The OT concept of clean

In primitive societies

generally the concept of tabu is a determinative factor. Tabu is a word of Polynesian origin and means “forbidden” or “excluded” (tambu, tapu). A related concept is mana, which though supernatural, expresses the more friendly powers behind the universe. In order to cope with persons or objects under tabu, incantations and rites are performed. In this manner primitive man tried to cope with intruding spirits and neutralize their effect. J. G. Frazer maintains that in primitive society the distinction between holy and common was yet unknown. The numinous forces were beyond good and evil. Therefore all unseen powers constituted a threat which could be dealt with only by the application of magic.

The question has been raised by rationalist writers whether Levitical concepts of clean and unclean are only variations of the primitive notion of tabu. In this connection the following observations are pertinent:

Levitical purity.

Levitical purity is always related to Yahweh who is never conceived as a merely numinous force.
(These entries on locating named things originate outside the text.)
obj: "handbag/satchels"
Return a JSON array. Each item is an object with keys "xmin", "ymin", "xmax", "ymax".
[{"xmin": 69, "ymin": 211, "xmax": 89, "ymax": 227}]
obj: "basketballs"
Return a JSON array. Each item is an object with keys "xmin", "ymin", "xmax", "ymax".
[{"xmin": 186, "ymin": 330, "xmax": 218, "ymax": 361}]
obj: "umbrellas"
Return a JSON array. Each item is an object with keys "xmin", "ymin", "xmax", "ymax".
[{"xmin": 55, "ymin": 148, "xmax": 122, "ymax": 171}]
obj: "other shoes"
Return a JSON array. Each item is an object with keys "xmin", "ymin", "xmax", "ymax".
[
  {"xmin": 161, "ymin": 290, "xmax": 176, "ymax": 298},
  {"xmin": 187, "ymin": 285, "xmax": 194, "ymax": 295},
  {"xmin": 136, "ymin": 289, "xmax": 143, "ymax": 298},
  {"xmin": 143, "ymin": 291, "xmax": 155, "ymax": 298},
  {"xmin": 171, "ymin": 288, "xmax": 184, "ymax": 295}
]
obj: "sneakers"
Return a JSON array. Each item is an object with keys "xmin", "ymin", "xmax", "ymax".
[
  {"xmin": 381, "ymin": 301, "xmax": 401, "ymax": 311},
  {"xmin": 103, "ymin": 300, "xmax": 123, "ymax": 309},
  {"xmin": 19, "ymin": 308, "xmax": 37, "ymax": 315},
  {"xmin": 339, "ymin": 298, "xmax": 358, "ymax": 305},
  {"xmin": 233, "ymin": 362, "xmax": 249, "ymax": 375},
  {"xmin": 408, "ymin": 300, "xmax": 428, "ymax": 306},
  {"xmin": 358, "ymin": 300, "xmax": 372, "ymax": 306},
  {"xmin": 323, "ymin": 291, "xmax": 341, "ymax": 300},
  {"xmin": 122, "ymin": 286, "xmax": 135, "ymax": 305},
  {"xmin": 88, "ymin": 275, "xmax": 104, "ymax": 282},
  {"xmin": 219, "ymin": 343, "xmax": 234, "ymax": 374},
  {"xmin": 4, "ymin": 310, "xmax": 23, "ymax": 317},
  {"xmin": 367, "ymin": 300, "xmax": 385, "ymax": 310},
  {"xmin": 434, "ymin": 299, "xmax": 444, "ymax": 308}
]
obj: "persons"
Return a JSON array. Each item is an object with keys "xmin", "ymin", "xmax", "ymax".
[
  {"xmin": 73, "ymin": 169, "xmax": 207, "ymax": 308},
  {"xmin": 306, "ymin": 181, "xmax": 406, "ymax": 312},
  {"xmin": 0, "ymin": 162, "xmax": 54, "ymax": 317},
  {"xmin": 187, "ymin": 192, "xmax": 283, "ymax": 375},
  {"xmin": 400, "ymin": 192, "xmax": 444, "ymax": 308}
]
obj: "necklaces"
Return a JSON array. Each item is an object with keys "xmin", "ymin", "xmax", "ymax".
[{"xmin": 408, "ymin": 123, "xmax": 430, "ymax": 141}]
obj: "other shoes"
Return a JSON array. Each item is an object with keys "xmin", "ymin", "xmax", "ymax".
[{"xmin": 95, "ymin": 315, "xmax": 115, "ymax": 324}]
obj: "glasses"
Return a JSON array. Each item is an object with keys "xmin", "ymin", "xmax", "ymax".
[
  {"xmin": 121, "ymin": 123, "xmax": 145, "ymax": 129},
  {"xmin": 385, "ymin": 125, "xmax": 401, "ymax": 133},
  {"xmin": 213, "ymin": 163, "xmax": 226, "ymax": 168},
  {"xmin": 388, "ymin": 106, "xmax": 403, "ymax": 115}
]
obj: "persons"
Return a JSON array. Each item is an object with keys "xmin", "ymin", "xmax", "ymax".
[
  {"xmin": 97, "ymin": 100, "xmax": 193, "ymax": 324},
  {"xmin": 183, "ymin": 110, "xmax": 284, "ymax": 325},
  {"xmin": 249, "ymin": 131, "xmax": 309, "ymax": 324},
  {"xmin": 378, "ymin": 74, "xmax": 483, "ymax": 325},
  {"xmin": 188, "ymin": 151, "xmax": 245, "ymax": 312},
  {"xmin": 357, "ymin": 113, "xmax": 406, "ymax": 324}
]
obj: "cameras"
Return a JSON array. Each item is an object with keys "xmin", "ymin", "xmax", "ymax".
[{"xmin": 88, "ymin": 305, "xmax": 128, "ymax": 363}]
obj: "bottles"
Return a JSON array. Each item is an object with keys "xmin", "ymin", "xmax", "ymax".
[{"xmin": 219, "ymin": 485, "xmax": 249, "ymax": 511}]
It aims at uncompromising and complete separation from idol worship (cf. Lev 19:5). (Zech 13:2 is an interesting case in point; RSV tr. “unclean spirit,” but ר֥וּחַ הַטֻּמְאָ֖ה, lit. “the spirit of uncleanness,” is a clear reference to idolatry, as is evident from the context.)

Cultic cleanness.

Cultic cleanness derives from a sense of God’s holy Presence (cf. Lev 15:31).

Levitical requirements.

The Levitical requirements are never far removed from the demand of moral rectitude (cf. Lev 19:9-18), but the two elements are always involved with each other.

Clean and unclean.

“Clean” and “unclean” are terms seldom related to mere questions of hygiene, but are mainly religious concepts. As such the principle of “cleanness” affects almost every aspect of life, for the dichotomy between spiritual and material is foreign to the Bible, esp. to the OT. For this reason a distinction between Levitical cleanness and moral rectitude is scarcely to be found in the Mosaic law. The Bible moves in a totally religious culture which covers every aspect of life.

Levitical purity.

In the Code of Holiness (Lev 17-26) and elsewhere, clean and unclean attaches to persons, animals, and inanimate objects alike.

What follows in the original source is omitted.